Automated speech audiometry for children using Kaldi-NL automatic speech recognition

Authors: Gloria A Araiza Illan1*; Luke Meyer1; Khiet P. Truong2; Deniz Başkent1

1University Medical Center Groningen

2University of Twente

Background The digits-in-noise (DIN) test is widely used for speech audiometry in the Netherlands with two setups: 1) a clinician running the test and scoring participant’s spoken responses, and 2) the participant running the test online and manually entering the heard digits themselves. We have previously introduced an alternative setup with a laptop presenting the digits and the open-source automatic speech recognition (ASR) toolkit Kaldi-NL automatically scoring of participant’s responses, and evaluated its performance with normal-hearing native Dutch speaking adults. The system showed high accuracy and low word error rate (WER) in the recognised recorded spoken responses, with errors from Kaldi-NL having a low impact on the DIN test score. As a follow-up study, we explore the performance of the same setup with normal-hearing children.
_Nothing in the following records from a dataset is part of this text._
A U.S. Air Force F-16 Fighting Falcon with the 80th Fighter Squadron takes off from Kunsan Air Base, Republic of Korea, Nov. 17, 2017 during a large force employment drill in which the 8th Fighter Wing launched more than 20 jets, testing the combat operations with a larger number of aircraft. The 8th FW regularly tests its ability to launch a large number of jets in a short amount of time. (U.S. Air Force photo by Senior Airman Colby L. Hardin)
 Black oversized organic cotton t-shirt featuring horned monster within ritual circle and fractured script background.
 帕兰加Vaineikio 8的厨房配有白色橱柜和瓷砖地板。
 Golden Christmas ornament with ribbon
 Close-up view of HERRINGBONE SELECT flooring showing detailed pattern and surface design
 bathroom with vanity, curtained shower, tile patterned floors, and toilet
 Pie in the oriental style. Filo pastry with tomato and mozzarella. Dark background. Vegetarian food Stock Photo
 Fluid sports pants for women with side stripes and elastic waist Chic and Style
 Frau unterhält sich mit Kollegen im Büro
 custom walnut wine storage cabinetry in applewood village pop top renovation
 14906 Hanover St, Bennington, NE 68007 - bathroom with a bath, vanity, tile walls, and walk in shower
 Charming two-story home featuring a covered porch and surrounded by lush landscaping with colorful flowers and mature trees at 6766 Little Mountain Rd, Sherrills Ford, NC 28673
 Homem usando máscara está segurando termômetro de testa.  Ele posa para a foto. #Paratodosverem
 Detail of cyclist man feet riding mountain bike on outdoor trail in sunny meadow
Method 23 normal-hearing Dutch speaking children (5-17 years old, M = 11.6, SD = 2.8) completed the DIN test with the proposed setup (laptop and ASR). Their spoken responses were recorded and further used to manually compare them to the Kaldi-NL recognised digits.

Results Across participants, our preliminary results showed the percentage accuracy ranging from 32.3% to 98.5% (M = 83.2%, SD = 19.1%), and the WER from 2.8% to 69.2% (M = 18%, SD = 18.5%). An analysis of these scores as a function of age indicated that the system’s accuracy increased and its WER decreased as children’s age increased.

Conclusion The accuracy and WER of Kaldi-NL changed as a function of children’s age, for the oldest participants approximating to our previously obtained performance of normal-hearing adults. The next stage is to conduct the test with a more representative child population sample to characterise the influence of the Kaldi-NL errors on the final DIN test result, exploring the feasibility for clinical applications.

We thank Cas Smits for sharing the original DIN stimuli with us.